As virtualization technologies advance, you will likely find that client side virtualization will become more popular. One way to virtualizing the client side is to create a "virtual desktop infrastructure". There are a number of ways to approach VDI; one way to do this is to host multiple distinct virtual client systems on a virtual server. Users then connect with thin clients to these dedicated client virtual machines. This approach has an advantage over "presentation virtualization", which is the terminal service client experience, in that users are actually connecting to full operating systems on virtual clients instead of the somewhat watered down client side experience terminal services clients often see.
In the figure below you can see that we have added a third virtual server that hosts the VDI. Many client systems are installed on this virtual server and users with thin client systems can be located anywhere, since the thin client has almost no attack surface due to the OS being located on the virtual server, not on the thin client. In this example think of the operating system contained on the client virtual machines as being "streamed" to the thin client.
To optimize the security of this infrastructure, we still need to consider security zoning. To help insure proper segmentation of the identified security zone, you will need to deploy a third virtual machine for the VDI and segment that virtual server from the other security zones, as seen in the figure below. Again, the take home message is that resources belonging to different security zones must not be hosted on the same virtual server, and that the virtual servers hosting virtual machines belonging to different security zones need to be physically or logically isolated from one another.

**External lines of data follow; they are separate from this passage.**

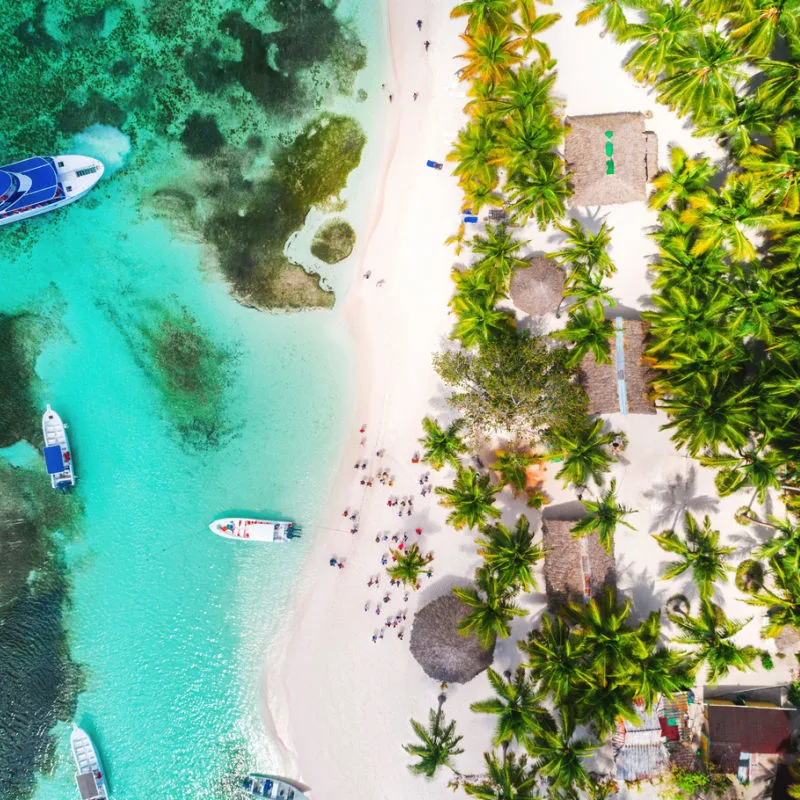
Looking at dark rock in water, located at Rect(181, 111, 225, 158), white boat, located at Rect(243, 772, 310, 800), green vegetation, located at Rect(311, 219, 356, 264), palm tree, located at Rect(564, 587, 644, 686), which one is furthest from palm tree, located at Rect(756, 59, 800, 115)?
white boat, located at Rect(243, 772, 310, 800)

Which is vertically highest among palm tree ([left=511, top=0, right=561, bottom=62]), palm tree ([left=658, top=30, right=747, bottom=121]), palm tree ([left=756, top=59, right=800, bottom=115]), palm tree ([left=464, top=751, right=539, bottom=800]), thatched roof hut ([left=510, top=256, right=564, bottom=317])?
palm tree ([left=511, top=0, right=561, bottom=62])

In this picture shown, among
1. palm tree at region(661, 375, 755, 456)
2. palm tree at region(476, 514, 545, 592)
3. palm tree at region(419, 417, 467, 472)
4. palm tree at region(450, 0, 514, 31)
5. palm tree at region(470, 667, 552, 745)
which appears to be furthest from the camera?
palm tree at region(419, 417, 467, 472)

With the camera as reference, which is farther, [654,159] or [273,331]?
[273,331]

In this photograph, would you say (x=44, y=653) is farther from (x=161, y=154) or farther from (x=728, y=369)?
(x=728, y=369)

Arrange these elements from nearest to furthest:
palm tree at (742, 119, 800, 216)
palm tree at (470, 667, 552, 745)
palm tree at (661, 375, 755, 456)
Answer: palm tree at (742, 119, 800, 216)
palm tree at (661, 375, 755, 456)
palm tree at (470, 667, 552, 745)

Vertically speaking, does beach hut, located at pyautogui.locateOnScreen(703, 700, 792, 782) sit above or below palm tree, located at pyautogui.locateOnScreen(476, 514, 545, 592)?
below

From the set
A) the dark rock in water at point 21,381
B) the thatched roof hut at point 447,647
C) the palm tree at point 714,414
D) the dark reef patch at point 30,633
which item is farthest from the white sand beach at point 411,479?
the dark rock in water at point 21,381

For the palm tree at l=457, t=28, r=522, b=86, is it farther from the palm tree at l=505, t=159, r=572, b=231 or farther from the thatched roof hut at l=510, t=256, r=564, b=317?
the thatched roof hut at l=510, t=256, r=564, b=317

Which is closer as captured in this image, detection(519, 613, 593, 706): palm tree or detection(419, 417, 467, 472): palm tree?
detection(519, 613, 593, 706): palm tree

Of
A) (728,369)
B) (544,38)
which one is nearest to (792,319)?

In this article we examined a key consideration when assessing the security of a virtualized environment: network security zoning. In many virtualization projects, administrators will focus more on designing the virtualization architecture and forget that virtualization is not a security technology and that the same principles of security employed on physical networks need to be enacted on virtual networks. We saw in this article that one way to deal with this situation is to identify the different security zones on your network and then co-locate virtual machines belonging to the same security zone on the same virtual server. In addition to avoid the mixing virtual machines belonging to different security zones to the same virtual server (or virtual cluster), we also pointed out the importance of placing network security devices that perform access controls between different security zones so that a compromise in one zone does not impact assets in other security zones. Going forward, you'll need to consider VDI and other client virtualization technologies and consider how to isolate the virtual clients from resources that belong to high security zones.